Worse for whom? The rich have never had it so good in the history of the country. So what about the rest of us? For all the tumult defining the 60s, I recall a certainty in my head at the time that despite the aberrations, the country was headed overall in the right direction. What I didn’t and could not appreciate at the time was that I was living through the closing years of Roosevelt’s New Deal with the landmark enactment of the 2 civil rights bills, Medicare, the EPA and such heady concepts as equality for women and consumer protections. But I missed the mark by failing to think about just what it is that makes the clock tick, and why such aberrations as the war on Vietnam were possible. I was a big military history geek, and knowing what I knew about Vietnam and the actual history of Ho Chi Minh, I was flabbergasted that my government could be so bone headed as to assume the load the French had demonstrated so futile in the world through refusing to understand that the colonial era IS OVER. Actually these meanderings are a waste of time. You can answer this question simply by returning to the first sentence of my windy answer and ask yourself whether your parents believed you would do as well or better than they? Then look at your kids, and compare your answer to that question with that of your parents.
Not yet. They aren’t shooting innocent kids on college campuses yet.
There have been quite a few improvements since 1968, and quite a few declines.
What really stands out to me is the comparison of what’s in the White House:
In 1968, we elected Richard Nixon, who turned out to have bugged the DNC at the Watergate hotel, the corruption around which got him to resign his office and made him notorious as a terribly corrupt president, but he was an intelligent president, and he actually cared about the good of the nation, and founded the Environmental Protection Agency despite the environment not being a major political issue at the time. He also cared about health insurance reform for working-class people, children and the poor, supported HMOs and Medicare. He was interested and competent in world peace and non-cowboy diplomatic negotiations. People cared about the corruption scandal, and he left office rather than face the judgement of Congress.

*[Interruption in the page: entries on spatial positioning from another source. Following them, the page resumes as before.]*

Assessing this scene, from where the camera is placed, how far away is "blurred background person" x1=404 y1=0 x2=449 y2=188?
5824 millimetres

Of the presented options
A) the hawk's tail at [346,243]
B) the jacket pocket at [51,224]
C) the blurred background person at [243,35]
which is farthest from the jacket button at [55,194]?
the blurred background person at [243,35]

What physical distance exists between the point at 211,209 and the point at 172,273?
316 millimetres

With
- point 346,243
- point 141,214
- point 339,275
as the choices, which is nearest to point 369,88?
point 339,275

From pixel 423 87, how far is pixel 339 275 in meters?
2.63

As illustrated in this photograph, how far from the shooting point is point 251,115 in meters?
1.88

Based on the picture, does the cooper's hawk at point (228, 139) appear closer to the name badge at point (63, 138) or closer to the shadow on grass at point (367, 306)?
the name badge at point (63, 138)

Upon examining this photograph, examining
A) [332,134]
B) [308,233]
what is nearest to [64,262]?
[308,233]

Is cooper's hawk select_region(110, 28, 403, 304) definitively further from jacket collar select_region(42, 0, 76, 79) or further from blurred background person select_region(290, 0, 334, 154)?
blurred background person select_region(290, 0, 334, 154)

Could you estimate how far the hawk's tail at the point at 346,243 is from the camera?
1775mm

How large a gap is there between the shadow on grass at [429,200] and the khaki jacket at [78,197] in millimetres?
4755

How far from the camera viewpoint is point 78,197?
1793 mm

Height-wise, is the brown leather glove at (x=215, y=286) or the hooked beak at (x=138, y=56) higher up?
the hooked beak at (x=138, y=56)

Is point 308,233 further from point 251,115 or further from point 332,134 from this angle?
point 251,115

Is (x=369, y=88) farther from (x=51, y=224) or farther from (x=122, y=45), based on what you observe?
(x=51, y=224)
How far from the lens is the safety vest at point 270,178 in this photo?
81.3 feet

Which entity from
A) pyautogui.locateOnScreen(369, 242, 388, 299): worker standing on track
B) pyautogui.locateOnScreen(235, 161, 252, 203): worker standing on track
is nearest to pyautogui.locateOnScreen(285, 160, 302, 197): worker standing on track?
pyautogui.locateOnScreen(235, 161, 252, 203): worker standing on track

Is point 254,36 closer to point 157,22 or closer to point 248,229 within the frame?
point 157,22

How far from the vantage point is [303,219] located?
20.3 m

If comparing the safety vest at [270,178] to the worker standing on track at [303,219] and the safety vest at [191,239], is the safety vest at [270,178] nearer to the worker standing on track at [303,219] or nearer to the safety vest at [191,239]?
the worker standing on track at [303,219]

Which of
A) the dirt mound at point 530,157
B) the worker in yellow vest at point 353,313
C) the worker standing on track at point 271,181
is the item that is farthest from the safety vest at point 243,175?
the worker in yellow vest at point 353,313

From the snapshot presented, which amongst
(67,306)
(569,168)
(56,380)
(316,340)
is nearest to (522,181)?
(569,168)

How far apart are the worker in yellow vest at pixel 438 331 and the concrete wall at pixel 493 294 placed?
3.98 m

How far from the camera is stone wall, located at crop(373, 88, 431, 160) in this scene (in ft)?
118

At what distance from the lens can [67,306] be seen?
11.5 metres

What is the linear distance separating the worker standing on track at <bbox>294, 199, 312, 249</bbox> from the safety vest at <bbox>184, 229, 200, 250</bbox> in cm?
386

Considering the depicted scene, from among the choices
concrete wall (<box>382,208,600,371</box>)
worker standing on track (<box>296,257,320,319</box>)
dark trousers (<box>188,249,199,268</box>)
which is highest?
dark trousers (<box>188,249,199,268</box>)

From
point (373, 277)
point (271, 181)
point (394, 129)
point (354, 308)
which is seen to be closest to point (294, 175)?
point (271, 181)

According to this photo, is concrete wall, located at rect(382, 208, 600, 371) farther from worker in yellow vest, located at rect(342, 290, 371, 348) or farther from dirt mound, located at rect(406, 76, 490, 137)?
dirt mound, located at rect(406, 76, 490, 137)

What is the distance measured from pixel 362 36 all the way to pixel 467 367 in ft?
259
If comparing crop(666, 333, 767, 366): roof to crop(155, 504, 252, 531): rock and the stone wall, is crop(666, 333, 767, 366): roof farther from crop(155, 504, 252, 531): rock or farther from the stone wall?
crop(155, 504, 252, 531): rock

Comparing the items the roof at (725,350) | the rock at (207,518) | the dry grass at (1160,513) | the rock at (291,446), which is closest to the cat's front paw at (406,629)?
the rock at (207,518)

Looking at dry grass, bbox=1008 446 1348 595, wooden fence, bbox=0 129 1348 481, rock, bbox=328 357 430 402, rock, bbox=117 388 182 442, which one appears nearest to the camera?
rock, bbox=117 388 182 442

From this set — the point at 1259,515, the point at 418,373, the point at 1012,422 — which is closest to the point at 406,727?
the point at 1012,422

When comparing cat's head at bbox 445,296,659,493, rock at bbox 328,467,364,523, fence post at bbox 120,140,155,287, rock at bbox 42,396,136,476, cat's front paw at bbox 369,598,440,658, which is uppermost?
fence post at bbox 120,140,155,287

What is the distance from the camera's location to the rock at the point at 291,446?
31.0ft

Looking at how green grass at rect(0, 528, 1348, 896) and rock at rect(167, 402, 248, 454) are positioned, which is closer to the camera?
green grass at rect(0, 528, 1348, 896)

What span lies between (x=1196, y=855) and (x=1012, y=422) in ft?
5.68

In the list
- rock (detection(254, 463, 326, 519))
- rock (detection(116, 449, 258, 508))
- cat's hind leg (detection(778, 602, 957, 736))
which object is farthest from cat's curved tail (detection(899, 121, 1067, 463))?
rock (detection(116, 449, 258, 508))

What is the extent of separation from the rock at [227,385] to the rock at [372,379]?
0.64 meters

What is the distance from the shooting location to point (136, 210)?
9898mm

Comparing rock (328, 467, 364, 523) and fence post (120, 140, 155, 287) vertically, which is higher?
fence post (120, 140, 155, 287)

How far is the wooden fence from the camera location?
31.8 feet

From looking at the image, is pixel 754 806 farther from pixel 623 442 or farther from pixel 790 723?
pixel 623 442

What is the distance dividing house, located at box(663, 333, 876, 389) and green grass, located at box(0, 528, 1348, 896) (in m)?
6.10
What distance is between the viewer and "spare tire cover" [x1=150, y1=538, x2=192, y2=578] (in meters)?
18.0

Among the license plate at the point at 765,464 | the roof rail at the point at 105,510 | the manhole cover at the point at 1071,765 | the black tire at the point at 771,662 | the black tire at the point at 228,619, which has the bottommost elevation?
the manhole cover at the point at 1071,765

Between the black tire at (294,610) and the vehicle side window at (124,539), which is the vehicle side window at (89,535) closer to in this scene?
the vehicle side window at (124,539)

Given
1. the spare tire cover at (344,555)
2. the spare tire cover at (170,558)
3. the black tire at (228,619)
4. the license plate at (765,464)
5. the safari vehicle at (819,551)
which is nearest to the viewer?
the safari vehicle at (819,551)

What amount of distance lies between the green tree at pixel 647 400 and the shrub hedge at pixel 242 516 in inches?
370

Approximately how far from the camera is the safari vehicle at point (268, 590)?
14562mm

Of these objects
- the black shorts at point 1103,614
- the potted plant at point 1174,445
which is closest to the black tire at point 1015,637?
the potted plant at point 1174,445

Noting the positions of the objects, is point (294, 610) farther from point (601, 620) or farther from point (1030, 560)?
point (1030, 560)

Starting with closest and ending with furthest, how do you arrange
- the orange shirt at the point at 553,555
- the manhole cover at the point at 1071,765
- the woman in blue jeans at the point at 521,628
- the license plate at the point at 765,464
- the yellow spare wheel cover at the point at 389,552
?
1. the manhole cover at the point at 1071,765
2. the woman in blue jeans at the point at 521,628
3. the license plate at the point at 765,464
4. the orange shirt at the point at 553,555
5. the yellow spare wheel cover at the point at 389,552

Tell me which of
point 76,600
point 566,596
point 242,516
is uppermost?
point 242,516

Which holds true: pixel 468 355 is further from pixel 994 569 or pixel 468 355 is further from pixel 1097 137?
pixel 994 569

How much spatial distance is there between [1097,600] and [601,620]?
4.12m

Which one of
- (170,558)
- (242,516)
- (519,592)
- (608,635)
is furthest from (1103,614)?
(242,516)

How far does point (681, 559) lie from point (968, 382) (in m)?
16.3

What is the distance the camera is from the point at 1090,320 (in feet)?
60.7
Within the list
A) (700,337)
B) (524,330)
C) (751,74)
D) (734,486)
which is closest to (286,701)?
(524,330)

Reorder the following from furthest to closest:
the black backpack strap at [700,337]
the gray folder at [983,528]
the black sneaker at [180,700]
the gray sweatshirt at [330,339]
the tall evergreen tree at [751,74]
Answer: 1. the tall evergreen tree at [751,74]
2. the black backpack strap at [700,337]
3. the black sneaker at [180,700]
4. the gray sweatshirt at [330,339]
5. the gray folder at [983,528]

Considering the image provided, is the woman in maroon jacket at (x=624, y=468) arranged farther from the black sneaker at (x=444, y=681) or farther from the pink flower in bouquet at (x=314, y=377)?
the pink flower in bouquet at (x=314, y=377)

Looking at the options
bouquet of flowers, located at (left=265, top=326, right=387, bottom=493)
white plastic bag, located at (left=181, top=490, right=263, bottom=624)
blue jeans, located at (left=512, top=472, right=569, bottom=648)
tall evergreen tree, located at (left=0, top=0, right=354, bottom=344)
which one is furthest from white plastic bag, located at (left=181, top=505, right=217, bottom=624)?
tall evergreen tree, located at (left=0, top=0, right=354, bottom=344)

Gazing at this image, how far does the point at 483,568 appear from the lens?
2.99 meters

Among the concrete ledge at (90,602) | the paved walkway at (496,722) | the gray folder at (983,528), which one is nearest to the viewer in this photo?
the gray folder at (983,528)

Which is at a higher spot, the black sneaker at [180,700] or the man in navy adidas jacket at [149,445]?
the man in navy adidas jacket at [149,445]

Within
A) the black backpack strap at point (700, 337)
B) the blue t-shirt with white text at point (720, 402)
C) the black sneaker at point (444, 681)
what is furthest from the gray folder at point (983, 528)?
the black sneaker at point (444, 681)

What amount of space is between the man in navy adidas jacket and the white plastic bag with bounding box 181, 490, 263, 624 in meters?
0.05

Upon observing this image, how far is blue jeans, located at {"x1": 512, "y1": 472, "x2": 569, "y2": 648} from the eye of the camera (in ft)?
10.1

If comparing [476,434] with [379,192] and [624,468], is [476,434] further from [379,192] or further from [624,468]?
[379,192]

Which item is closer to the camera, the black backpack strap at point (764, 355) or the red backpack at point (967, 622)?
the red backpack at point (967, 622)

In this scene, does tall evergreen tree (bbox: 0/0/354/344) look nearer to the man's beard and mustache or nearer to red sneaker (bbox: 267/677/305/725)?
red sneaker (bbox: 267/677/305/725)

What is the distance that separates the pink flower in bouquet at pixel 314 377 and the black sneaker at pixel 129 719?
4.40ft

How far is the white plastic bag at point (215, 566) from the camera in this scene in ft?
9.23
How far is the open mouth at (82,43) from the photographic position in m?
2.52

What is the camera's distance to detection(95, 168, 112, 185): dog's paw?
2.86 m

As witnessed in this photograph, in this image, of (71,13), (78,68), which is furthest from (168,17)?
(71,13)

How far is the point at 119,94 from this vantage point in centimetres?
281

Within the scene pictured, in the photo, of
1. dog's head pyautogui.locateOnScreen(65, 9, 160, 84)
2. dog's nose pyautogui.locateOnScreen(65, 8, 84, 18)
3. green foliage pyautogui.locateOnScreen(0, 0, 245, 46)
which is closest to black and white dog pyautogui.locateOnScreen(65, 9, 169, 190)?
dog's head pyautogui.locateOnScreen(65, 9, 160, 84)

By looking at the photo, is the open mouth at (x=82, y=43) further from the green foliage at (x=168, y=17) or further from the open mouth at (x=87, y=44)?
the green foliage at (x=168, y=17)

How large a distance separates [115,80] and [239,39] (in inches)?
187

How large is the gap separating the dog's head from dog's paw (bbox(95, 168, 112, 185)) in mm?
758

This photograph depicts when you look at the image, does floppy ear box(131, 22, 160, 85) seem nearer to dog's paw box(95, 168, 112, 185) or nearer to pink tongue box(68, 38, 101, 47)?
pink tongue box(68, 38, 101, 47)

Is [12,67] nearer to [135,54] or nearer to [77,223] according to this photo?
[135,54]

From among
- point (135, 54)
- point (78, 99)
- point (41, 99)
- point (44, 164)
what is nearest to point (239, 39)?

In 2020, we’ve had four years with a corrupt idiot as president who doesn’t seem to actually care about much of anything except himself and siphoning as much wealth and power as possible to the ultra-rich. He’s been trying to undermine and abolish as many environmental protection policies as possible. He’s been trying to help Republicans erode or eradicate the Affordable Care Act, Medicare, Social Security, the United States Postal Service, etc etc etc. He’s an international laughing stock and horrifies our allies with his incompetent, ignorant and blustery loose-cannon international relations. When impeached by the House, as with the Muller investigation and the emoluments violations and the insane nepotism towards Kutchner and his daughter not to mention his own profiteering, he tried to make out that he was a victim of conspiracies. And the news media and far too much of the public largely don’t seem to think any of the endless list of misbehavior or idiocy warrants throwing him out of office.